No, magari delle amicizie così forti che avrebbero potuto sfociare in qualcosa di più, ma mai nulla di concreto. D’altra parte è difficile anche incontrarsi fuori dell’ambiente di lavoro: io non frequento nessun locale, ma è una cosa che in genere evitiamo di fare un po’ tutti, almeno nella propria città. C’è un mio collega che sto cercando di aiutare che è stato aggredito in un posto in cui si va a battere. Essendo stato soccorso da un’ambulanza era impossibile negare di trovarsi lì. Da allora gliene fanno di tutti i colori. Ti posso però dire che, stando a quanto mi hanno riferito altri colleghi, ci sono dei colleghi sposati con figli che vanno con loro. Tantissimi sono poi i Carabinieri e i poliziotti, specie giovani, che vanno con i travestiti.

E le lesbiche, hanno più o meno problemi di voi?

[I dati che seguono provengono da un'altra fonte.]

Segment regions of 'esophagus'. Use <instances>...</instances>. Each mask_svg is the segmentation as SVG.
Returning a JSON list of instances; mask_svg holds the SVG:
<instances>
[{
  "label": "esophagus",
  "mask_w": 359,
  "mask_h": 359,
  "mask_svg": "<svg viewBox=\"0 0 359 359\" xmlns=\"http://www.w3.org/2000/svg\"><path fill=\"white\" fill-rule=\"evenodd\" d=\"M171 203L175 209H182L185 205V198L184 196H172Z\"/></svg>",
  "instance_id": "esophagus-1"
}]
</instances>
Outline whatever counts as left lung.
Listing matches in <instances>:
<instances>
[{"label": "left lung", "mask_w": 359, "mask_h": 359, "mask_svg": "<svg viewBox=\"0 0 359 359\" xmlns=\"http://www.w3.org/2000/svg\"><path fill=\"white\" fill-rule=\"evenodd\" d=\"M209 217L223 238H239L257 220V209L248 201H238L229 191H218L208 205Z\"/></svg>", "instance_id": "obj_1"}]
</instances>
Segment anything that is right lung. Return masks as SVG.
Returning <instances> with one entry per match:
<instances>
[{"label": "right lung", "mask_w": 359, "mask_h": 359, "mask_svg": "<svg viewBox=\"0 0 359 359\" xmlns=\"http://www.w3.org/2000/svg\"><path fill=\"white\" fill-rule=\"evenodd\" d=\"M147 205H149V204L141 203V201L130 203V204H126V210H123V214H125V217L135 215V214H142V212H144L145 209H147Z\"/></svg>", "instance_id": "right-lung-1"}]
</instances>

Per certi versi possono avere meno difficoltà. Per altre di più. In realtà una lesbica è vista meno come qualcosa di strano, in un ambiente maschilista. Per altri aspetti, e soprattutto nei confronti delle altre donne, subiscono pesanti discriminazione. Ricordo un episodio: nel mio ufficio stavano prendendo del personale, e io sapevo che c’era tra le possibili candidate anche una ragazza lesbica. Una mia superiore si oppose alla scelta di prendere questa ragazza, affermando dapprima che era perché era “impresentabile” (si trattava di un ruolo in cui l’aspetto è importante) e dopo qualche provocazione, ammettendo che “oltretutto era anche lesbica”. Quindi penso che ci siano delle discriminazioni anche nelle lesbiche.